Lucas heard a sound from within the apartment, a strange sort of wailing laughter that sounded like Alma's. It was followed by a man's voice, deep and urgent, saying something undecipherable.
Catherine stepped out into the hallway, closed the door behind her. "Lucas," she said, "it's not a good time to call, just now."
"But I've brought you something," he answered.
He produced the bowl. He extended it toward her on outstretched palms.
She looked at it uncertainly, as if she could not quite discern its nature. Lucas found he couldn't speak, not as himself or as the book. He was the bowl and his hands. He was only that.
Presently she said, "Oh, Lucas."
Still he couldn't speak. He was a bowl and a pair of hands offering a bowl.
"You mustn't," she said.
He answered, "Please." It was what he had to say.
"How have you come by this?"
"I bought it. For you. I was paid today."
It was not as he'd expected. He had imagined her glad and grateful.
She bent toward him. She said, "It's sweet of you. But you must return it."
"I can't," he said.
"Did you pay for it? Truly?"
She suspected he'd stolen it, then. He could think of nothing to tell her but the truth.
"I bought it from a man on Broadway," he said. "He was selling them from a tray." It seemed better to have bought it from a man with a tray. It seemed truth enough.
"My dear. You can't afford this."
He trembled, filled with rage and confusion and blind, desperate hope. Somehow he'd made himself poorer by bringing her a gift.
"Please," he said again.
"You're the sweetest boy in the world. You truly are. And tomorrow you must return it to the man on Broadway and get your money back."
"I can't," he said.
"Would you like me to go with you?"
"What is a man anyhow? What am I? And what are you?"

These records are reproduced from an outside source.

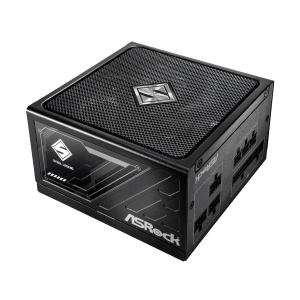 ASRock Steel Legend SL-650G ATX 3.1 | PC Power Supply
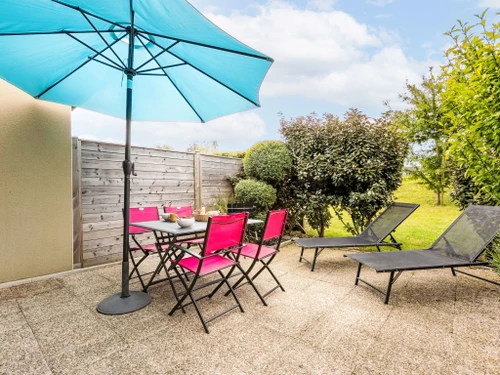 Villa Cancale, 2 bedrooms, 4 persons - photo_1011830318696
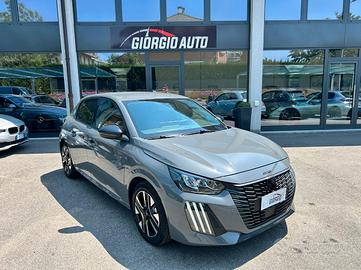Peugeot 208 1.2 puretech Allure s&s 100cv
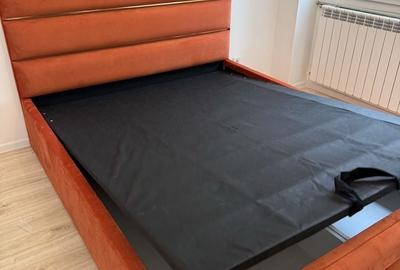 DRUMUL TABEREI - Apartament 2 camere  BLOC NOU - CENTRALA PROPRIE DRUMUL TABEREI - Apartament 2 camere  BLOC NOU - CENTRALA PROPRIE - 5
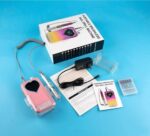 Brushless Nail Polishing Machine Charging Portable - Image 3
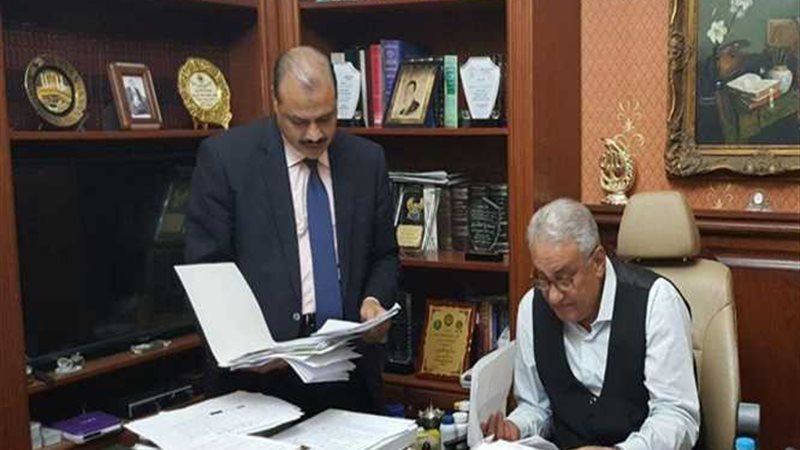 العدل تؤكد الالتزام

"Please, Lucas. I'm touched, I truly am. But I can't accept it."
"The man is gone." "He'll return tomorrow."
"No. This was his last bowl. He said he was going away."
"Oh, poor boy."
How could he tell her, what could he say, here in the dark of the hallway (where the goat's skull still grinned), holding out to her the only treasure he could find, a treasure she didn't want?

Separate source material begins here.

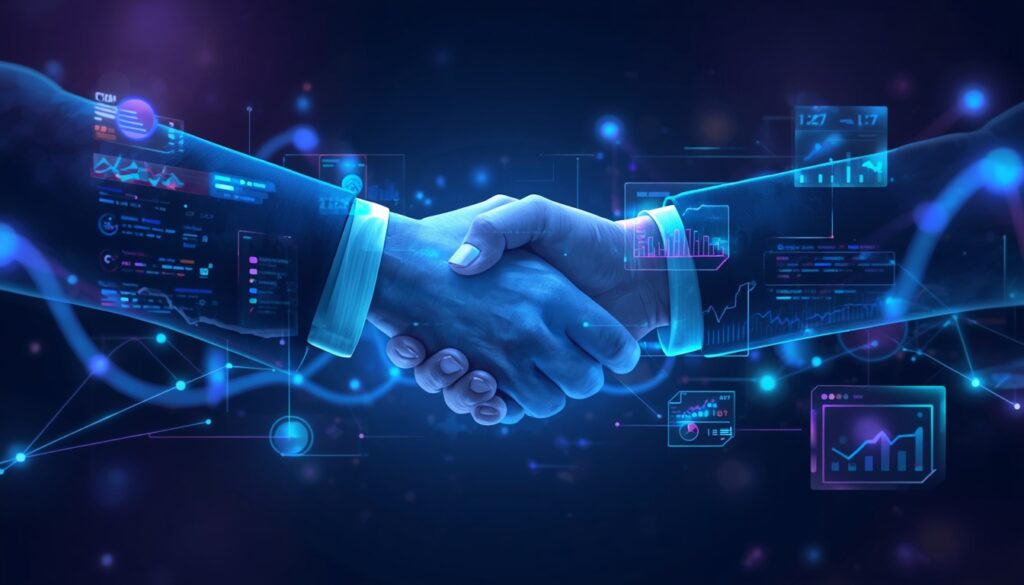 What Is AI Lead Scoring?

He said, "The spinning-girl retreats and advances to the hum of the big wheel."
"Hush. Hush, now. You'll disturb the neighbors."
He hadn't meant to speak so loudly. He didn't mean to speak again, more loudly still.
"The bride unrumples her white dress, the minute-hand of the clock moves slowly."
"Stop. Please. Come inside, you mustn't rant like this in the hallway."
"The prostitute draggles her shawl, her bonnet bobs on her tipsy and pimpled neck. The nine months' gone is in the parturition chamber, her faintness and pains are advancing."